Read the 1939 article on documentary photography by Elizabeth McCausland.
Write a short bullet list of McCausland’s main points in your learning log. Explain in your own words, in a single paragraph, why this article is relevant to this part of the course.
- Documentary photography is not a fad but a sustained and necessary use of the medium
- It is serious chronicling work, distanced from (but not claiming superiority to) more artistic and experimental genres of photography
- Documentary photography faces outwards to the realities of the world rather than editing it out or projecting notions of beauty onto it
- It uses the realist aesthetic to communicate wider truths e.g. gnarled woman’s hands = social destitution
- Whether photography is art is unimportant in the context of documentary – it is what it is
- “Today” (1939) people want truth rather than emotion, and documentary photography provides a source of visual truth, especially regarding hardships and inequality
- Documentary photography has more in common with the works of Balzac and Dickens than it has with ‘art photography’

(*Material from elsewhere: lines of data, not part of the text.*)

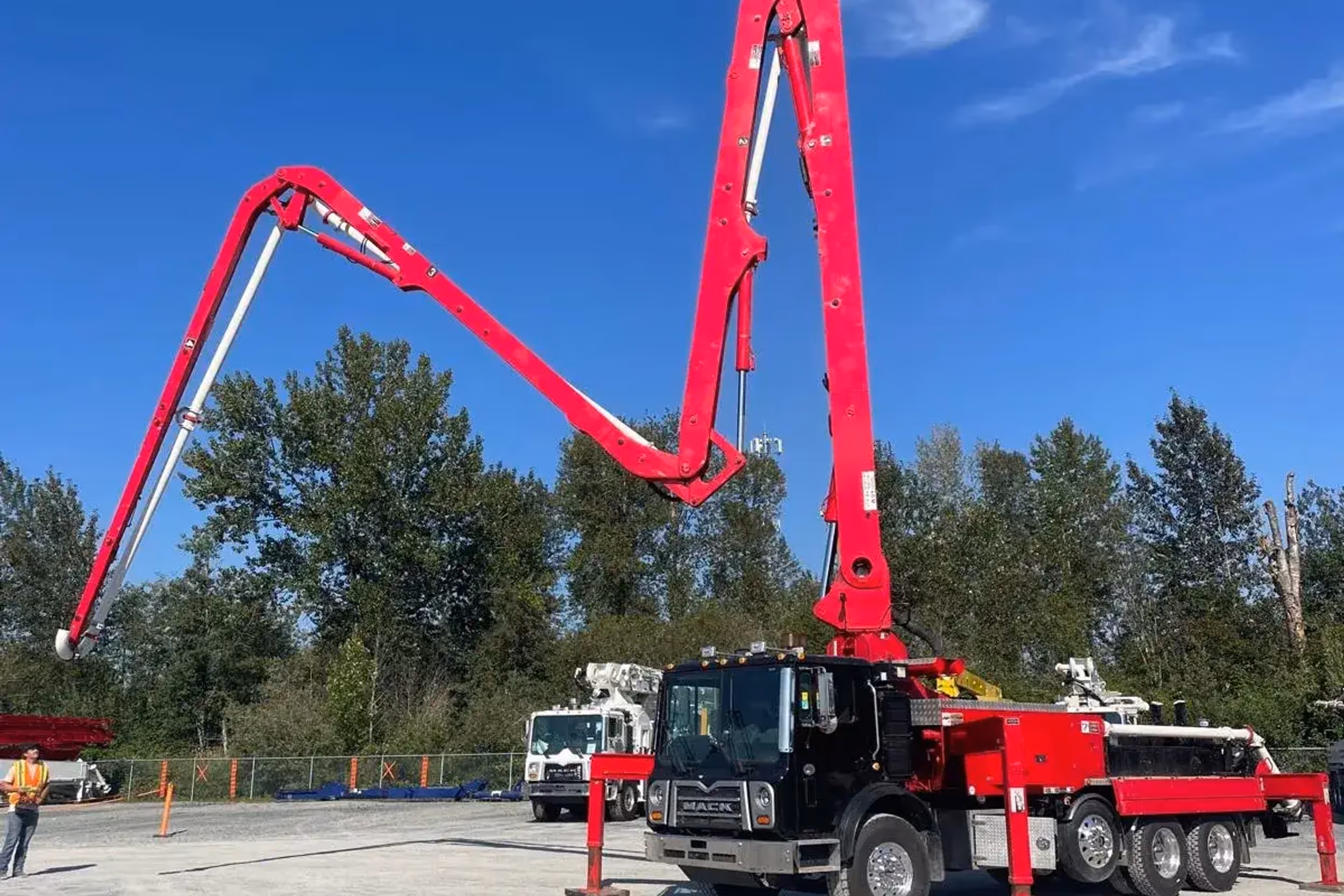 concrete pump truck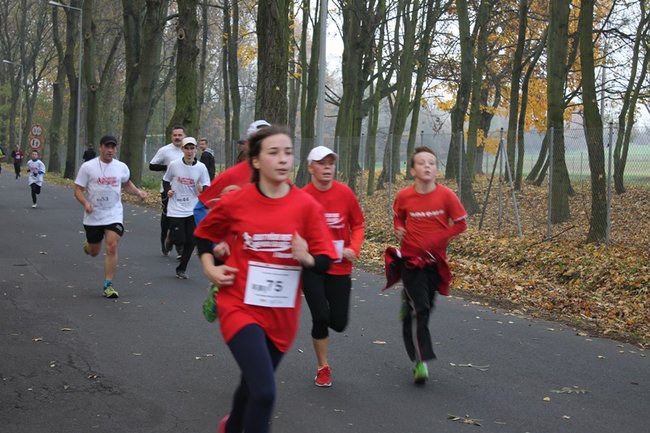 Sportowo-patriotyczna impreza - zdjęcia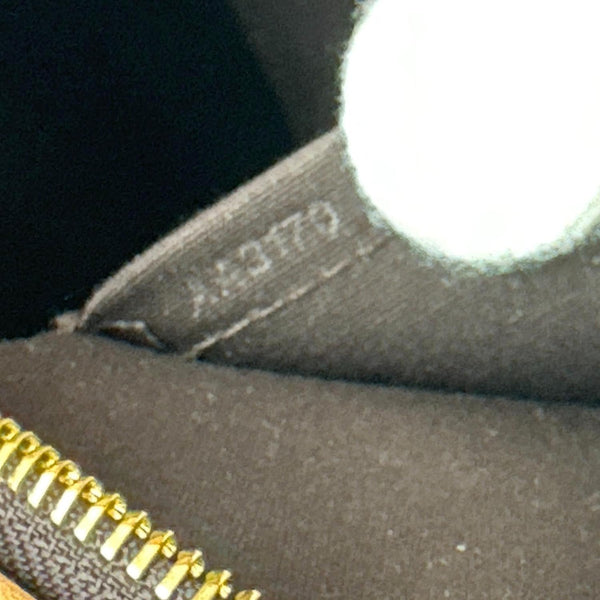 LOUIS VUITTON Brea MM Monogram Vernis Satchel Bag Amarante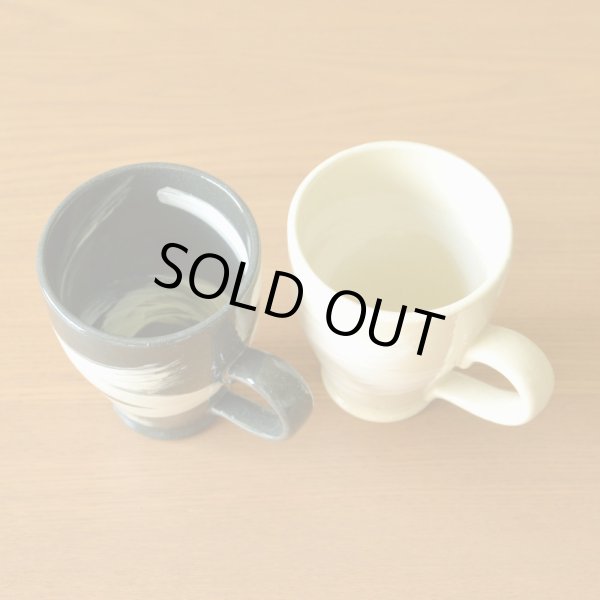 画像4: 結婚祝い プレゼント 有田焼 マグカップ ペアー なると 黒 白 のし・メッセージカード付き (4)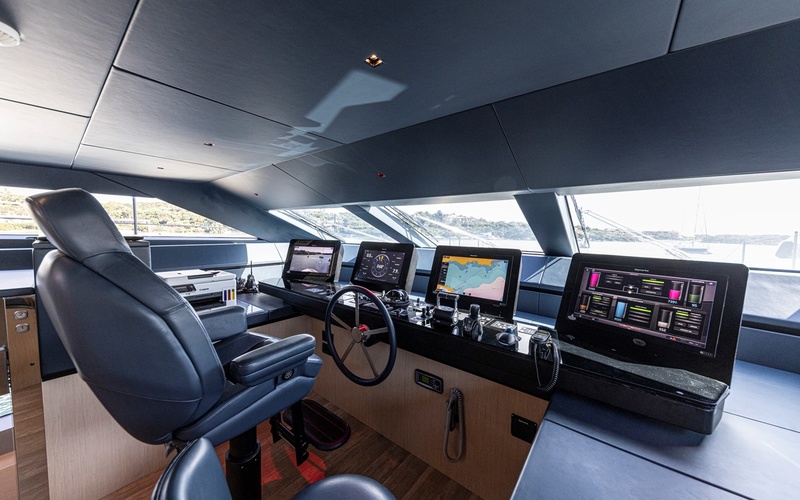 Linssen Grand Sturdy 470 Sedan Wheelhouse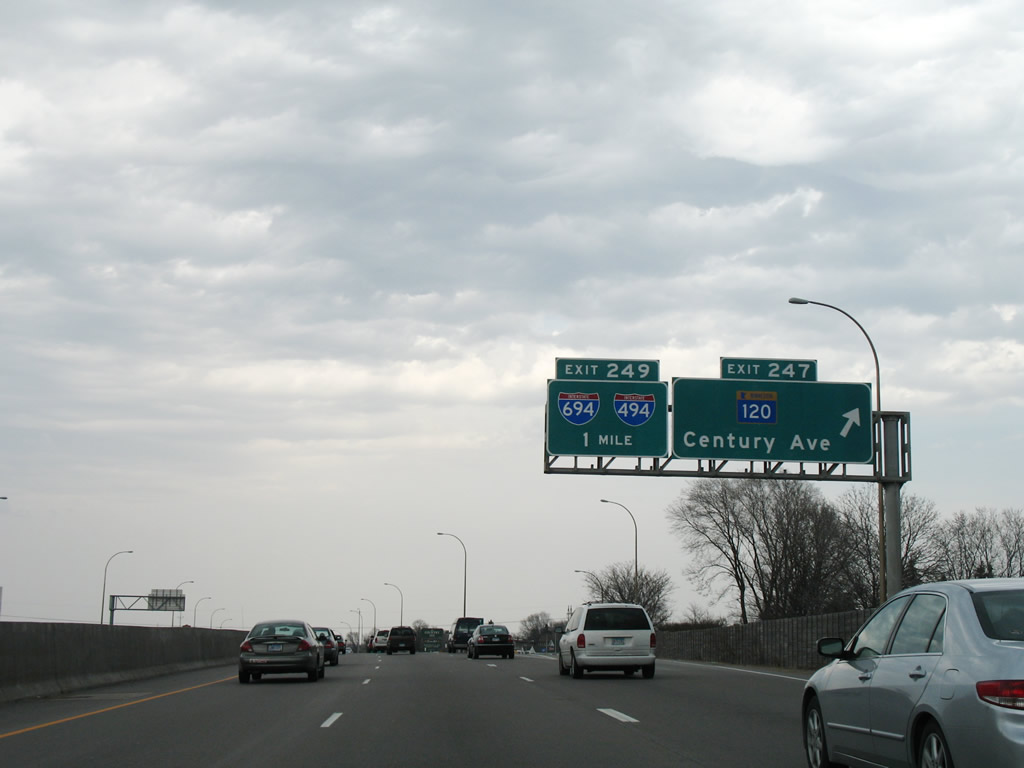 I-94/US 12 east at I-494/694 - Maplewood, MN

- The indexicality and speed of photography make it the perfect medium for capturing scene of social inequality
- Documentary photography is about the subject, never the photographer
Written in the golden age of documentary photography, this is a good summary of its basic principles: objectivity (“truth”), realism, subject-centricity and social focus. It’s almost a manifesto to follow (or challenge in future). It fits well therefore as a context-setter for the project entitled Legacy documentary for social change.